Our focus here is on Study 3 in the 2012 paper, a field experiment (N = 13,488) conducted by an auto insurance company in the southeastern United States under the supervision of the fourth author. Customers were asked to report the current odometer reading of up to four cars covered by their policy. They were randomly assigned to sign a statement indicating, "I promise that the information I am providing is true" either at the top or bottom of the form. Customers assigned to the 'sign-at-the-top' condition reported driving 2,400 more miles (10.3%) than those assigned to the 'sign-at-the-bottom' condition.

The authors of the 2020 paper did not attempt to replicate that field experiment, but they did discover an anomaly in the data: a large difference in baseline odometer readings across conditions, even though those readings were collected long before – many months if not years before – participants were assigned to condition. The condition difference before random assignment (~15,000 miles) was much larger than the analyzed difference after random assignment (~2,400 miles) ….

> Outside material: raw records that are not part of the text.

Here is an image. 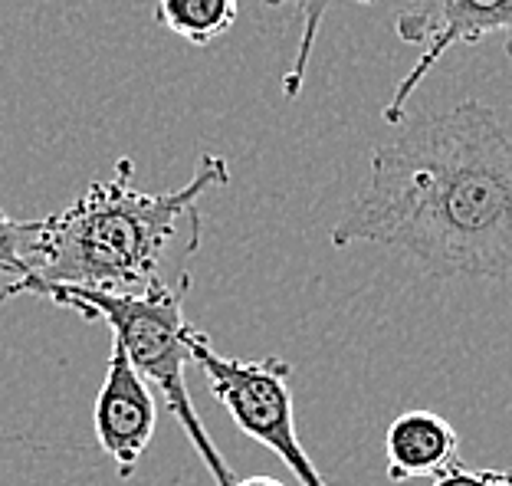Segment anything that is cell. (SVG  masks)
Segmentation results:
<instances>
[{"label":"cell","instance_id":"9c48e42d","mask_svg":"<svg viewBox=\"0 0 512 486\" xmlns=\"http://www.w3.org/2000/svg\"><path fill=\"white\" fill-rule=\"evenodd\" d=\"M283 4H293L299 10L296 56H293V66L283 73V96L296 99L302 92V83H306L309 60H312V50H316V40H319V30L325 23V14H329V7H335V0H266V7H283ZM355 4H378V0H355Z\"/></svg>","mask_w":512,"mask_h":486},{"label":"cell","instance_id":"6da1fadb","mask_svg":"<svg viewBox=\"0 0 512 486\" xmlns=\"http://www.w3.org/2000/svg\"><path fill=\"white\" fill-rule=\"evenodd\" d=\"M332 243L391 247L444 280H512V138L493 106L463 99L378 145Z\"/></svg>","mask_w":512,"mask_h":486},{"label":"cell","instance_id":"3957f363","mask_svg":"<svg viewBox=\"0 0 512 486\" xmlns=\"http://www.w3.org/2000/svg\"><path fill=\"white\" fill-rule=\"evenodd\" d=\"M191 289V276L181 273L178 280H161L142 293H112V289H86L66 283H20L10 280L0 286V303H10L17 296H40L53 306H63L86 322H106L112 329V342H119L128 362L148 385L158 388L165 398L171 418L188 434L194 454L214 477V486H234L237 477L224 454L204 431L201 418L194 411L191 388H188V329L184 319V296Z\"/></svg>","mask_w":512,"mask_h":486},{"label":"cell","instance_id":"52a82bcc","mask_svg":"<svg viewBox=\"0 0 512 486\" xmlns=\"http://www.w3.org/2000/svg\"><path fill=\"white\" fill-rule=\"evenodd\" d=\"M388 480H434L460 460V434L437 411H404L388 424L384 434Z\"/></svg>","mask_w":512,"mask_h":486},{"label":"cell","instance_id":"7c38bea8","mask_svg":"<svg viewBox=\"0 0 512 486\" xmlns=\"http://www.w3.org/2000/svg\"><path fill=\"white\" fill-rule=\"evenodd\" d=\"M234 486H283V483L273 477H250V480H237Z\"/></svg>","mask_w":512,"mask_h":486},{"label":"cell","instance_id":"8fae6325","mask_svg":"<svg viewBox=\"0 0 512 486\" xmlns=\"http://www.w3.org/2000/svg\"><path fill=\"white\" fill-rule=\"evenodd\" d=\"M430 486H512L506 480H499L493 470H467V467H450L447 473L434 477Z\"/></svg>","mask_w":512,"mask_h":486},{"label":"cell","instance_id":"ba28073f","mask_svg":"<svg viewBox=\"0 0 512 486\" xmlns=\"http://www.w3.org/2000/svg\"><path fill=\"white\" fill-rule=\"evenodd\" d=\"M240 0H158L155 20L194 46L220 40L237 23Z\"/></svg>","mask_w":512,"mask_h":486},{"label":"cell","instance_id":"5b68a950","mask_svg":"<svg viewBox=\"0 0 512 486\" xmlns=\"http://www.w3.org/2000/svg\"><path fill=\"white\" fill-rule=\"evenodd\" d=\"M394 30L401 43L424 46L381 109L384 122L401 125L414 89L434 73V66L450 50L503 37L506 56H512V0H407L394 17Z\"/></svg>","mask_w":512,"mask_h":486},{"label":"cell","instance_id":"7a4b0ae2","mask_svg":"<svg viewBox=\"0 0 512 486\" xmlns=\"http://www.w3.org/2000/svg\"><path fill=\"white\" fill-rule=\"evenodd\" d=\"M230 184L224 155L204 152L194 178L174 191H142L135 161L119 158L106 181H92L79 198L50 217H37L20 283H66L112 293H142L161 283V263L184 227H201L197 204Z\"/></svg>","mask_w":512,"mask_h":486},{"label":"cell","instance_id":"30bf717a","mask_svg":"<svg viewBox=\"0 0 512 486\" xmlns=\"http://www.w3.org/2000/svg\"><path fill=\"white\" fill-rule=\"evenodd\" d=\"M33 230H37V221H20V217H10L0 207V273H10L14 280L30 273L27 250Z\"/></svg>","mask_w":512,"mask_h":486},{"label":"cell","instance_id":"277c9868","mask_svg":"<svg viewBox=\"0 0 512 486\" xmlns=\"http://www.w3.org/2000/svg\"><path fill=\"white\" fill-rule=\"evenodd\" d=\"M188 349L191 362L201 365L211 395L250 441L273 450L302 486H335L322 477L299 441L293 385H289L293 368H289V362L276 355L227 358L214 349L207 332L194 326L188 329Z\"/></svg>","mask_w":512,"mask_h":486},{"label":"cell","instance_id":"4fadbf2b","mask_svg":"<svg viewBox=\"0 0 512 486\" xmlns=\"http://www.w3.org/2000/svg\"><path fill=\"white\" fill-rule=\"evenodd\" d=\"M499 480H506V483H512V470H493Z\"/></svg>","mask_w":512,"mask_h":486},{"label":"cell","instance_id":"8992f818","mask_svg":"<svg viewBox=\"0 0 512 486\" xmlns=\"http://www.w3.org/2000/svg\"><path fill=\"white\" fill-rule=\"evenodd\" d=\"M92 424H96V441L115 460L119 477L128 480L155 437L158 404L151 398L148 381L135 372L119 342H112L106 378L92 408Z\"/></svg>","mask_w":512,"mask_h":486}]
</instances>
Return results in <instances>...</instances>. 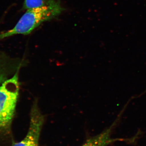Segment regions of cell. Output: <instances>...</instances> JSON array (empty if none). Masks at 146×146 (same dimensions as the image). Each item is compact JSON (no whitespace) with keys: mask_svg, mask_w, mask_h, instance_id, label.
<instances>
[{"mask_svg":"<svg viewBox=\"0 0 146 146\" xmlns=\"http://www.w3.org/2000/svg\"><path fill=\"white\" fill-rule=\"evenodd\" d=\"M18 72L0 85V146H10L12 124L19 96Z\"/></svg>","mask_w":146,"mask_h":146,"instance_id":"6da1fadb","label":"cell"},{"mask_svg":"<svg viewBox=\"0 0 146 146\" xmlns=\"http://www.w3.org/2000/svg\"><path fill=\"white\" fill-rule=\"evenodd\" d=\"M45 121L38 106V99L35 98L30 113V123L26 136L21 141L13 143L11 146H39V138Z\"/></svg>","mask_w":146,"mask_h":146,"instance_id":"7a4b0ae2","label":"cell"},{"mask_svg":"<svg viewBox=\"0 0 146 146\" xmlns=\"http://www.w3.org/2000/svg\"><path fill=\"white\" fill-rule=\"evenodd\" d=\"M114 124L106 129L96 136H93L87 139L82 146H107L110 144L118 141L124 140L111 137L112 129Z\"/></svg>","mask_w":146,"mask_h":146,"instance_id":"3957f363","label":"cell"},{"mask_svg":"<svg viewBox=\"0 0 146 146\" xmlns=\"http://www.w3.org/2000/svg\"><path fill=\"white\" fill-rule=\"evenodd\" d=\"M46 0H25L23 5V9L25 10L36 8L45 4Z\"/></svg>","mask_w":146,"mask_h":146,"instance_id":"277c9868","label":"cell"},{"mask_svg":"<svg viewBox=\"0 0 146 146\" xmlns=\"http://www.w3.org/2000/svg\"><path fill=\"white\" fill-rule=\"evenodd\" d=\"M6 72L3 66L0 63V85L7 79Z\"/></svg>","mask_w":146,"mask_h":146,"instance_id":"5b68a950","label":"cell"}]
</instances>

In trying to understand this, the authors of the 2020 paper speculated that perhaps "the randomization failed (or may have even failed to occur as instructed) in that study" (p. 7104).

On its own, that is an interesting and important observation. But our story really starts from here, thanks to the authors of the 2020 paper, who posted the data of their replication attempts and the data from the original 2012 paper (.htm). A team of anonymous researchers downloaded it, and discovered that this field experiment suffers from a much bigger problem than a randomization failure: There is very strong evidence that the data were fabricated.

We'll walk you through the evidence that we and these anonymous researchers uncovered, which comes in the form of four anomalies contained within the posted data file. The original data, as well as all of our data and code, are available on ResearchBox (.htm).

Very interesting, and sobering. Science, whether social, medical, or physical, is tremendously important to sound decisionmaking, both societal and personal. We can't expect it to be personal, but when done right, it's much better than the alternative (which is generally intuition and limited and poorly remembered and analyzed observation). But scientists are humans, with all the faults that humans have; and we've seen lots of examples of them committing a wide range of human errors that have cast serious doubts on a wide range of scientific findings.

It's not clear that any of the lead authors were actually complicit in the fraudulent data, even if the claims of fraud are correct. But one way or another, it appears that the 2012 study can't be trusted.